Pose Name: Wide-Legged Standing Forward Fold Sanskrit Name: Prasarita Padottanasana Steps:
Benefits: Prasarita increases strength in legs and feet and stretches inner legs and the backs of the knees. Forward folds are beneficial for digestion and the internal organs, and can help to calm the mind. The pose can also be helpful for mild backaches and headaches. |
Counterindications:
Students with lower back problems or knee problems should take care and work very gently with this pose. Pregnant students should be careful in any forward bend.
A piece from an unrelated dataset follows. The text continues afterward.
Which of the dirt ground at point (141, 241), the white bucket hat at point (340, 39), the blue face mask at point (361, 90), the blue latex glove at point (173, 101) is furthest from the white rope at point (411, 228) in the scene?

Those with balance problems may want to practice at the wall and should come up slowly; those with low blood pressure should move very slowly into and out of the pose to avoid getting dizzy.
My Experience with Wide-Legged Standing Forward Fold:
Prasarita has always been difficult for me – I find it painful on my outer calves and outer ankles, and also on the backs of my knees. Because of this discomfort, I don’t usually practice prasarita at home, so I decided to challenge myself by choosing this pose to work on this month.
I was surprised to find another source of discomfort in this pose that I hadn’t known about: I realized that the pose makes me uncomfortable because my head is so close to the floor. I know that many yogis come into headstand from this posture, and I don’t yet have the confidence to do headstand away from the wall. I think prasarita makes me uncomfortable for this reason, because it brings me close to a pose that makes me nervous.
Practicing prasarita this month more intensively hasn’t caused any great changes in my experience of the pose – I still feel pain in my legs, and I still feel uncomfortable in the pose. However, I think I have a better understanding of my feelings now and can work more mindfully on the pose in the future.